1. The Linux command line tutorial at https://linuxcommand.org/lc3_learning_the_shell.php, lessons 1-6 (navigation, looking around, a guided tour, manipulating files, working with commands)
2. Optional: William Shotts, The Linux Command Line (free PDF at https://linuxcommand.org/tlcl.php), Chapters 1-8

If you are on macOS, your shell is also bash (or zsh in modern macOS); all commands in this week work on macOS. Windows users need WSL2 installed (see SETUP.md).

Lecture outline (~2 hours)

Section 1: The filesystem tree

• Unix filesystems are a single tree rooted at / (the root directory)
• Every file and directory has a path from root: /home/student/lab8/notes.txt
• Home directory: ~ is a shorthand for your home directory (/home/username on Linux, /Users/username on macOS)
• Absolute path: starts with /; unambiguous from any location
• Relative path: relative to the current directory; lab8/notes.txt from your home directory, or ../other-dir/file to go up one level

Section 2: Core navigation commands

Practice: navigate from your home directory to /tmp, list its contents, then navigate back.

Section 3: File operations

Warning on rm: unlike the graphical trash can, rm permanently deletes. There is no undo. Always double-check the filename.

Section 4: Text search with grep

• grep pattern file: print all lines in file that contain pattern
• grep -i pattern file: case-insensitive search
• grep -r pattern dir: recursive search in all files under dir
• grep -n pattern file: print line numbers alongside matches
• grep -v pattern file: print lines that do NOT contain the pattern (invert)
• grep -c pattern file: count the number of matching lines

Pattern can be a plain string or a regular expression. For FND-101, plain strings are enough.

Section 5: Pipes and redirection

• The shell connects programs together with pipes (|): the output of one program becomes the input of the next
• cmd1 | cmd2: pipe stdout of cmd1 into stdin of cmd2
• cmd > file: redirect stdout to file (overwrites)
• cmd >> file: redirect stdout to file (appends)
• cmd < file: read stdin from file
• cmd 2> file: redirect stderr to file

Example pipeline: cat /var/log/syslog | grep "error" | head -20

• cat reads the log file; grep filters to lines containing "error"; head shows the first 20 such lines

Section 6: find

• find /path -name "*.txt": recursively find files whose name matches *.txt under /path
• find . -type f -newer reference.txt: find files modified more recently than reference.txt
• find . -type f -size +1M: find files larger than 1 MB
• find . -name "*.log" -mtime -7: files named *.log modified in the last 7 days

find is often paired with -exec to run a command on each result, but that is an advanced use; stick to finding and listing for this week.

Labs (~90 minutes)

Lab 8.1: Shell Navigation Scavenger Hunt (labs/lab-8-1-shell-navigation.md)

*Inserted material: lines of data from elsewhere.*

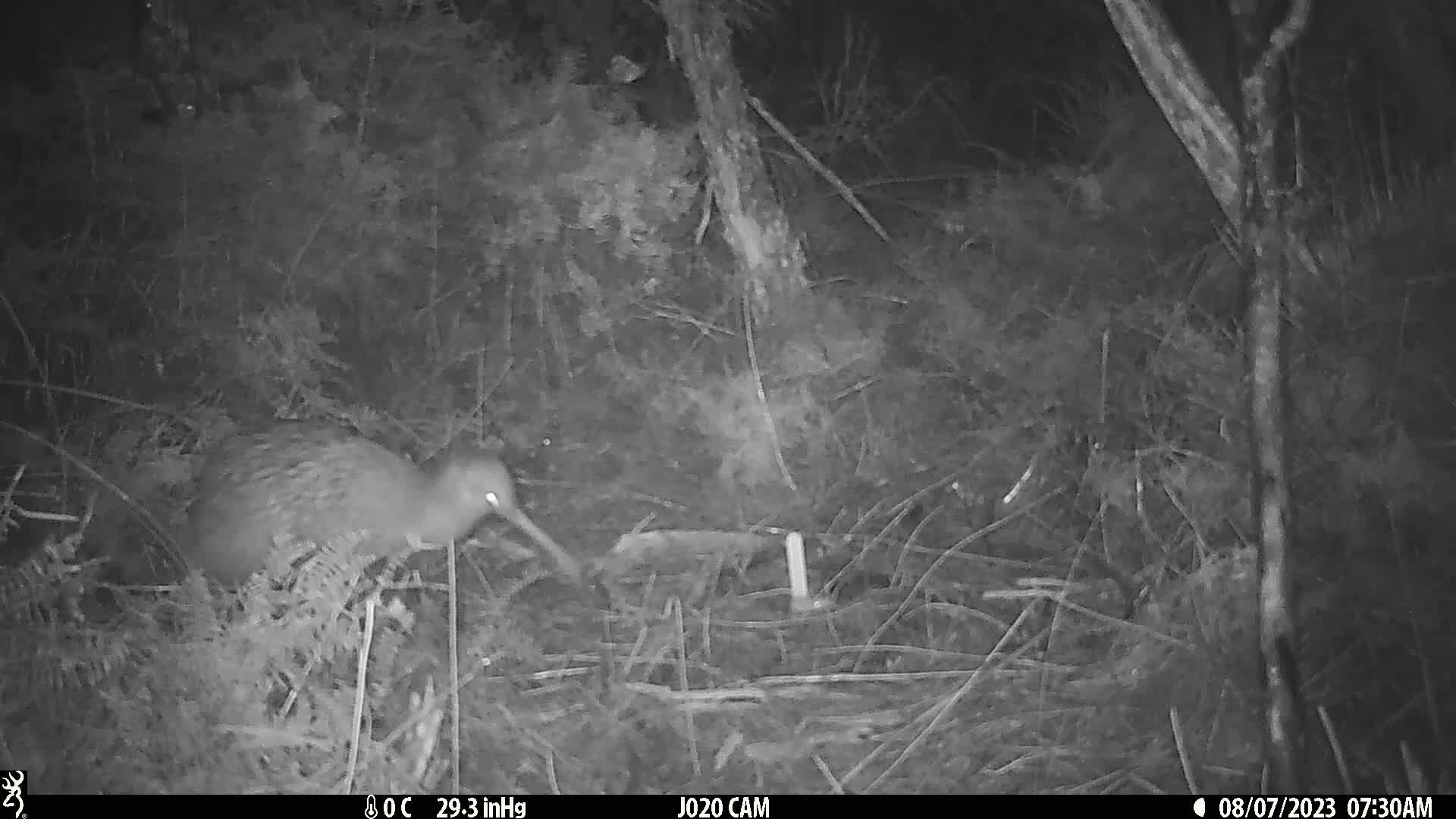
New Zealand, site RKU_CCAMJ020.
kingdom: Animalia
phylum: Chordata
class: Aves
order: Apterygiformes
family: Apterygidae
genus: Apteryx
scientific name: Apteryx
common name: kiwi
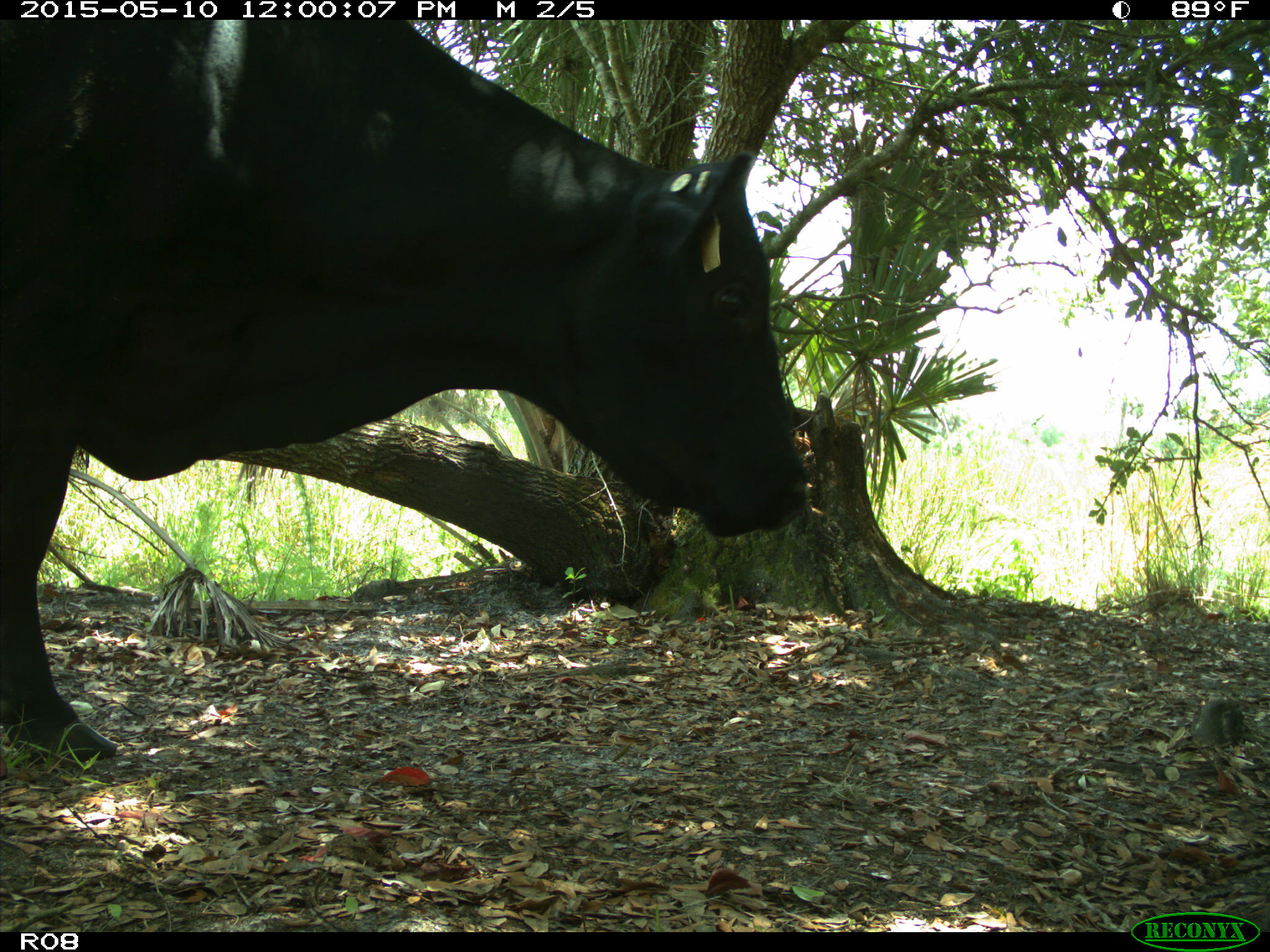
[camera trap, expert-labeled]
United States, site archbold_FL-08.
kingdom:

• A guided tour: navigate a provided sample directory tree, locate specific files using find and ls -la, and print their contents with cat
• Build a pipeline: filter a sample log file for entries containing "ERROR" and count them
• Artifact: a shell transcript (copy-paste from your terminal) committed to Git

Lab 8.2: Text Search (labs/lab-8-2-text-search.md)

• Use grep, cut, sort, and uniq on a provided sample log file
• Find the top 5 most frequent IP addresses in an access log using a pipeline
• Artifact: the pipeline you built, saved as lab-8-2.sh, committed to Git

Independent practice (~4 hours)

1. Use find to locate all .txt files in your home directory tree and count them with wc -l
2. Explore man grep (the manual page). Find two grep flags you did not use in the lab and test them on a file
3. Write a pipeline that: reads /etc/passwd, filters lines containing your username, and prints only the home directory field (cut -d: -f6)
4. Run ls -la /usr/bin | wc -l and note the result in your Toolchain Diary. What is the number and what does it represent?
5. Make a mistake: run rm on a file you care about (from a backup or a test file). Observe that it is gone. This is a real-world lesson; make it controlled.

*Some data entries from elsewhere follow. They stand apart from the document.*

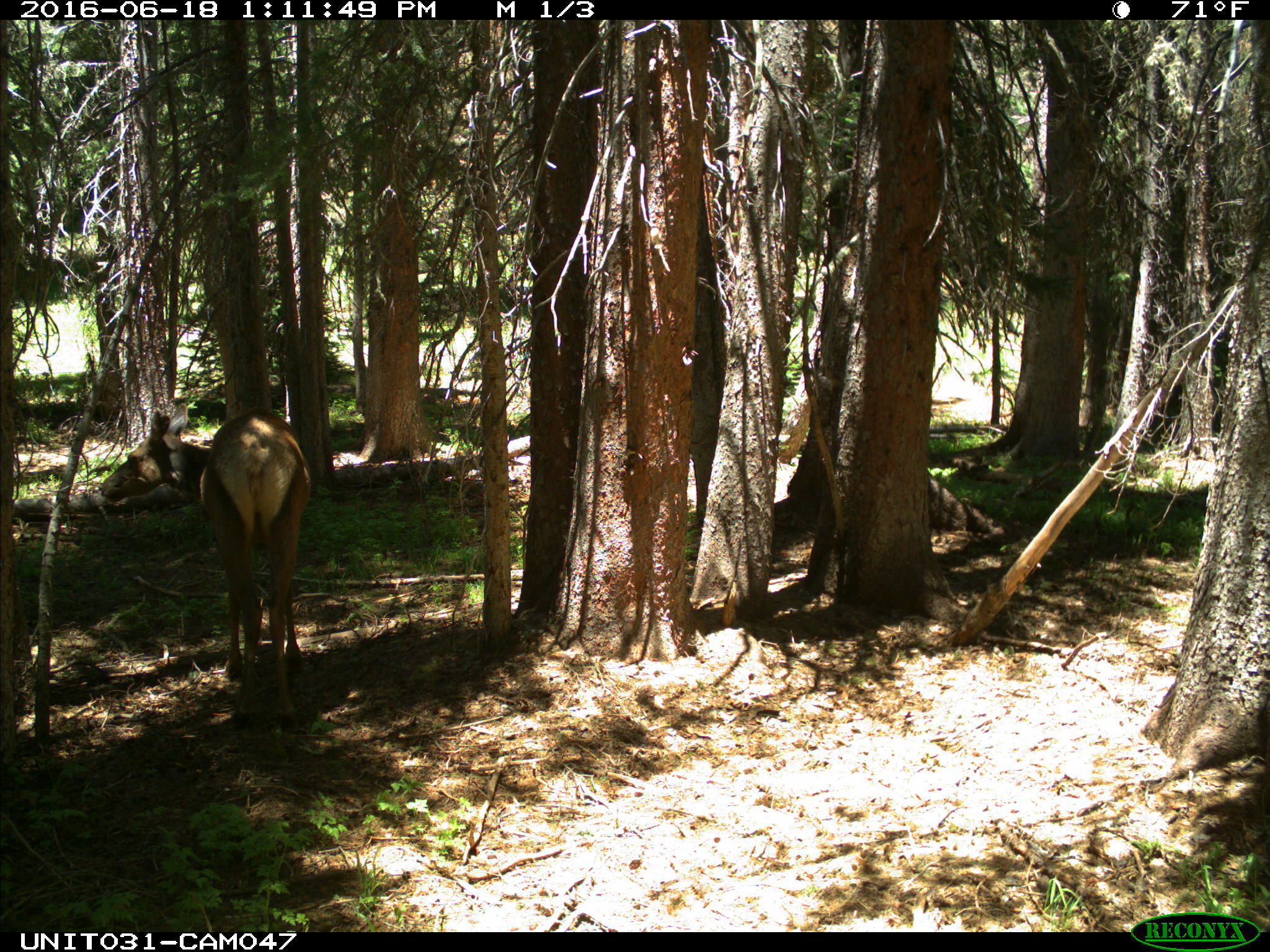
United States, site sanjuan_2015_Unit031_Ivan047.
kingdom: Animalia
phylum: Chordata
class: Mammalia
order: Artiodactyla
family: Cervidae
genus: Cervus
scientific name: Cervus elaphus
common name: red deer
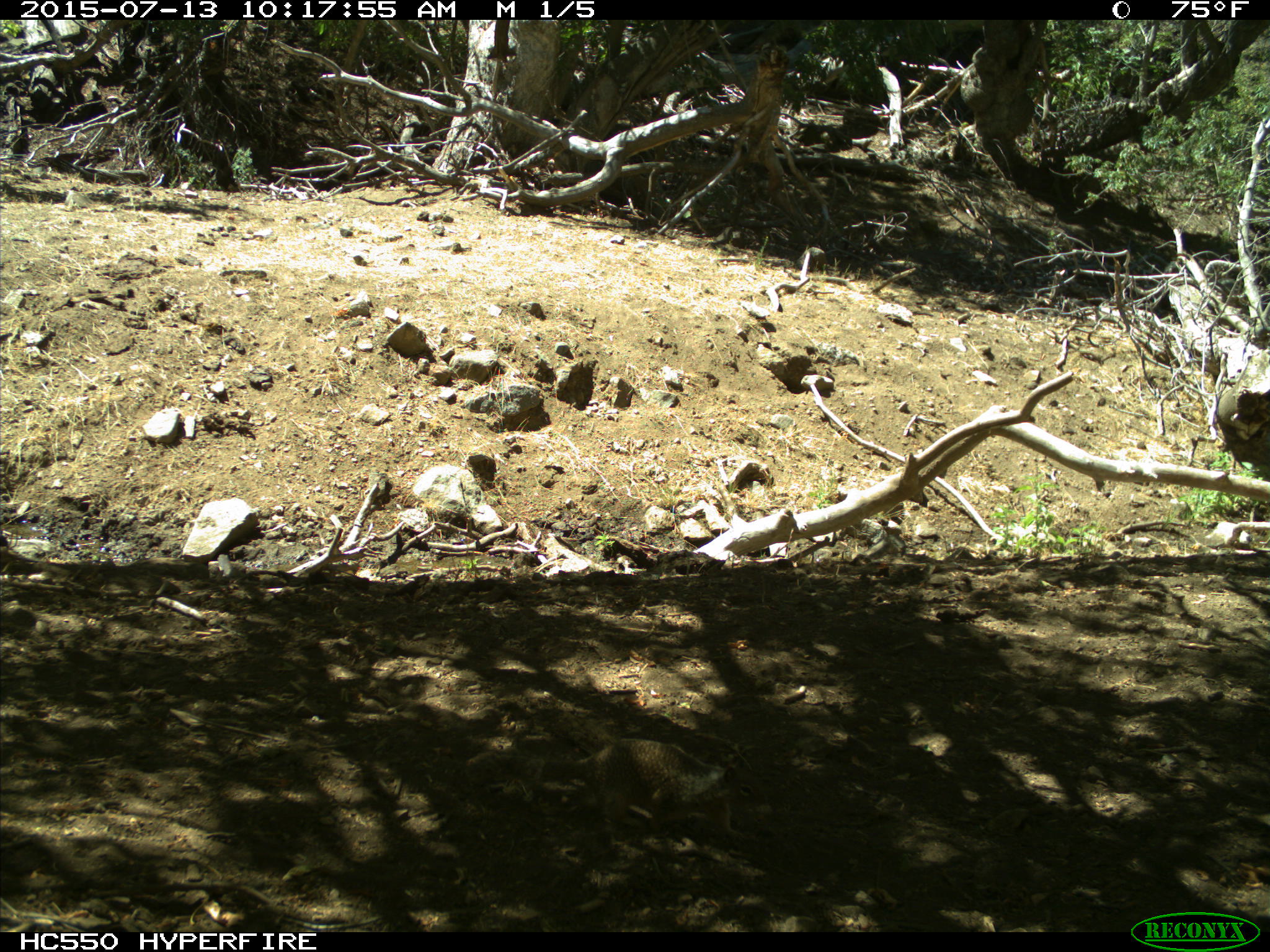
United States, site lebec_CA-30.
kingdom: Animalia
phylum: Chordata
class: Mammalia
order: Rodentia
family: Sciuridae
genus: Otospermophilus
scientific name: Otospermophilus beecheyi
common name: california ground squirrel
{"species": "Otospermophilus beecheyi (california ground squirrel)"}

Reflection prompts (~30 minutes)

1. The shell is text-only. The graphical desktop is point-and-click. Which felt more efficient for the scavenger-hunt task in Lab 8.1? For what tasks do you imagine the shell is faster?
2. The pipe operator connects programs together. This is the "Unix philosophy": small tools that each do one thing, connected in combinations. Give one example from the labs of a combination that would have been harder to do with a single program.
3. rm has no undo. How does this shape your attitude toward automation? (Hint: think about what happens when you write a script that calls rm.)
4. You can find any file on the system if you know what you are looking for, using find. From a security perspective, is this concerning? Why or why not?
5. The shell is the primary interface for remote servers. Why does a server not have a graphical desktop?

What comes next

Week 9 builds on the shell: you write a bash script, learn about environment variables, and use SSH to reach a remote system. The lab in week 9 produces a script that does something useful, not just a sequence of manual commands.